Tuesday, Apr 04, 2006, 4:10 PM - 4:25 PM

Room 151, Washington Convention Center

Richard A. Campbell, Melinda S. Gordon, Oscar Betancourt, Jose Juarez, Fernando Donate, Andrew Mazar, James R. Berenson. Institute for Myeloma & Bone Cancer Research, W. Hollywood, CA, Attenuon, LLC, San Diego, CA

ATN-224 is an orally available small molecule inhibitor of the cytoplasmic enzyme superoxide dismutase 1 (SOD1) that is currently entering Phase II clinical trials in multiple cancer indications. ATN-224 has pleiotropic effects on both endothelial cells and tumor cells, leading to the inhibition of angiogenesis and the induction of tumor cell apoptosis in vitro and in vivo. ATN-224 interferes with a number of signaling pathways in parallel, including those mediated by VEGF, FGF-2 and IGF-1. These pathways have been implicated in myeloma progression, leading us to evaluate the effects of ATN-224 on myeloma cells in vitro as well as in murine models of myeloma progression in vivo. ATN-224 inhibited IGF-1 mediated activation of ERK1/2 in MM.1S cells and induced apoptosis in several myeloma cell lines including MM.1S, MM.1R (a dexamethasone resistant subclone of MM.1S) and RPMI-8226 in a dose and time-dependent manner. ATN-224 was also evaluated in SCID-hu models of myeloma. LAGκ-1B tumors, originally isolated from a patient refractory to lenalidomide, melphalan and bortezomib, were transplanted intramuscularly into SCID mice. Fourteen days post-implantation, mice were randomized based on human IgG levels and treated with ATN-224 at 5 mg/kg, 15 mg/kg, and 50 mg/kg per day via oral gavage on a Monday-Friday schedule. Mice receiving the intermediate (15 mg/kg) and high doses of ATN-224 (50 mg/kg) showed marked inhibition of tumor growth and reduction of human IgG levels while there was little effect observed in the low dose treatment group (5 mg/kg). Additionally, when a late dose of bortezomib (0.125 mg/kg) was administered with low dose ATN-224 (5 mg/kg), the combination had significantly better antitumor activity than ATN-224 or bortezomib alone, indicating that ATN-224 could re-sensitize tumors that were previously resistant to bortezomib. ATN-224 was also found to inhibit the expression of a novel myeloma growth and pro-angiogenic factor produced by myeloma cells, pleiotrophin, in a dose-dependent fashion.
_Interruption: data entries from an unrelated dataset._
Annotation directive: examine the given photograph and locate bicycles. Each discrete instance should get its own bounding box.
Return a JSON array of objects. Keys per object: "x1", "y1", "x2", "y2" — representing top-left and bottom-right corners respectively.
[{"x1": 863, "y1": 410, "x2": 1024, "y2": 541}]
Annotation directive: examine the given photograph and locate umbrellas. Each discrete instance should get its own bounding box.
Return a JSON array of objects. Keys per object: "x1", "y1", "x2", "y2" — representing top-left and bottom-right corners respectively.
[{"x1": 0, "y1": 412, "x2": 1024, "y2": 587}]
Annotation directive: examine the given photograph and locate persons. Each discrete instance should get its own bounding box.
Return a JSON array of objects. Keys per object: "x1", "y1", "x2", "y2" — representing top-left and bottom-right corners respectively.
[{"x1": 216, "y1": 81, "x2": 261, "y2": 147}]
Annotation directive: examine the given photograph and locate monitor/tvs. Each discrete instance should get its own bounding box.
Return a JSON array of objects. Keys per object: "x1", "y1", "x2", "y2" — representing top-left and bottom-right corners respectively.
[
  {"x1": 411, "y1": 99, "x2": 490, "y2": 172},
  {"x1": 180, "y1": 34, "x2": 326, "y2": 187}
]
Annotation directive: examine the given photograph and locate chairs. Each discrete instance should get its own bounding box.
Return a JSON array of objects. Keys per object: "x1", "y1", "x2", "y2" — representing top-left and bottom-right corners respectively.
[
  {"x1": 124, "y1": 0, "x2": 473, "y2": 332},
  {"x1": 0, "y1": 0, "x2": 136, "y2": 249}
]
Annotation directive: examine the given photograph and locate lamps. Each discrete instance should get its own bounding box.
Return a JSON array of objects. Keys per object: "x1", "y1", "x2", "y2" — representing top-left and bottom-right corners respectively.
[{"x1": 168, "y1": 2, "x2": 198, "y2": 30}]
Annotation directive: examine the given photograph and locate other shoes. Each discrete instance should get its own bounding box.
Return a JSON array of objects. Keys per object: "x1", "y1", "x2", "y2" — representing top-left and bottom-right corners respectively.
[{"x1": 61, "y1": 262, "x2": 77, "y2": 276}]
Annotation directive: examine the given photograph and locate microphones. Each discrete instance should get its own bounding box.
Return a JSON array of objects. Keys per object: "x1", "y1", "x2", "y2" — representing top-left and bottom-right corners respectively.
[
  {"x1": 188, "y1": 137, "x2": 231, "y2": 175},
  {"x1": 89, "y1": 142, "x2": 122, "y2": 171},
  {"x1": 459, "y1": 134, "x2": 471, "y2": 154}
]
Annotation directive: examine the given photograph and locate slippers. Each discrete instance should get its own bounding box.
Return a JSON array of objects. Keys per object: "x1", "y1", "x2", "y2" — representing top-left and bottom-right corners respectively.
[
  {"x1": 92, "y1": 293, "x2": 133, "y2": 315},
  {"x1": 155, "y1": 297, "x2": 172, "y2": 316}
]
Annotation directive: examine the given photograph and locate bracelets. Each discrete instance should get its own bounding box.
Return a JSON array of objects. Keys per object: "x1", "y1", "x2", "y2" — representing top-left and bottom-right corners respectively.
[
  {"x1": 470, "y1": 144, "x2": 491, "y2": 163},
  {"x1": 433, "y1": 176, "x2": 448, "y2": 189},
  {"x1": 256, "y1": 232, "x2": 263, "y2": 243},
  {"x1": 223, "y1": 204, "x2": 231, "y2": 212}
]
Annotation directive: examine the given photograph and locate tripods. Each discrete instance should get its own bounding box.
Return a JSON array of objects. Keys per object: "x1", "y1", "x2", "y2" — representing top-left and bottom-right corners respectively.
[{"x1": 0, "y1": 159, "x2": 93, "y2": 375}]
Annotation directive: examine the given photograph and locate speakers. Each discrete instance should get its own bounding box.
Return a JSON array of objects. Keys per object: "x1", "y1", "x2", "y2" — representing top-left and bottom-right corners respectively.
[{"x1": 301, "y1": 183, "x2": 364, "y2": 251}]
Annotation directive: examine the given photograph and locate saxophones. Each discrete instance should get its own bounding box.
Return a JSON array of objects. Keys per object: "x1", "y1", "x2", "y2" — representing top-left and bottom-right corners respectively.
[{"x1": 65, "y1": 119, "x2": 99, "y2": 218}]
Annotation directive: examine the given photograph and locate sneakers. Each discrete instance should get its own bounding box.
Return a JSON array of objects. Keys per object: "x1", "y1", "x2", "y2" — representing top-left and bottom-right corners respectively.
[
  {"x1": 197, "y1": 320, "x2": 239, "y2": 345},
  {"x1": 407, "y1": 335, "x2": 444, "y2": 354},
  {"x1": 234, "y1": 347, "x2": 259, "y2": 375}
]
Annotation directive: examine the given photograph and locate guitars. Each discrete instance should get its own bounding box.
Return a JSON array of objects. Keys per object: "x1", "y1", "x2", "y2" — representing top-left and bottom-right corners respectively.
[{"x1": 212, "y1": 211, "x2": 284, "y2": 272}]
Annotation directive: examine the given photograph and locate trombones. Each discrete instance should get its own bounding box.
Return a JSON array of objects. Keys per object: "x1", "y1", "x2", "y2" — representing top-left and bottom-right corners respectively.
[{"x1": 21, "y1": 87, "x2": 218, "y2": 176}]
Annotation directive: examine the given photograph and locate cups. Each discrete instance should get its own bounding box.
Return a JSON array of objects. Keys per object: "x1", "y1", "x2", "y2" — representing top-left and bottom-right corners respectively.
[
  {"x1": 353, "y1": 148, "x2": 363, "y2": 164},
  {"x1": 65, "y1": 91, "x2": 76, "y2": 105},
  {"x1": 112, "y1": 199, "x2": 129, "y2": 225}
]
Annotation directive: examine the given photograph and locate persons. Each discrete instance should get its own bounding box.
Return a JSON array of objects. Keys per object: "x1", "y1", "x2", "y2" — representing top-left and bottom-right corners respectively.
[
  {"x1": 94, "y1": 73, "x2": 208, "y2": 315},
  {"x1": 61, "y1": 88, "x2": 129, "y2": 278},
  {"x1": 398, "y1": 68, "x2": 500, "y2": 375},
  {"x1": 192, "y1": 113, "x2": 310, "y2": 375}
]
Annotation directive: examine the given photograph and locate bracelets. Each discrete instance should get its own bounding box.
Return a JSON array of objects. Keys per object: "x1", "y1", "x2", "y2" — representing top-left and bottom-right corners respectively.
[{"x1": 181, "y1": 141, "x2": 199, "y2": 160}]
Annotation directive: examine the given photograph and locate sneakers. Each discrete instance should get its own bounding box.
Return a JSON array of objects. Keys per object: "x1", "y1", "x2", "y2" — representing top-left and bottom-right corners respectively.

We have previously demonstrated that pleiotrophin expression declines in myeloma patients that respond to anti-myeloma therapy, further substantiating the anti-myeloma activity of ATN-224. These data suggest that ATN-224 may be useful in treating patients with highly refractory myeloma and provide a rationale for the clinical development of ATN-224 in this indication.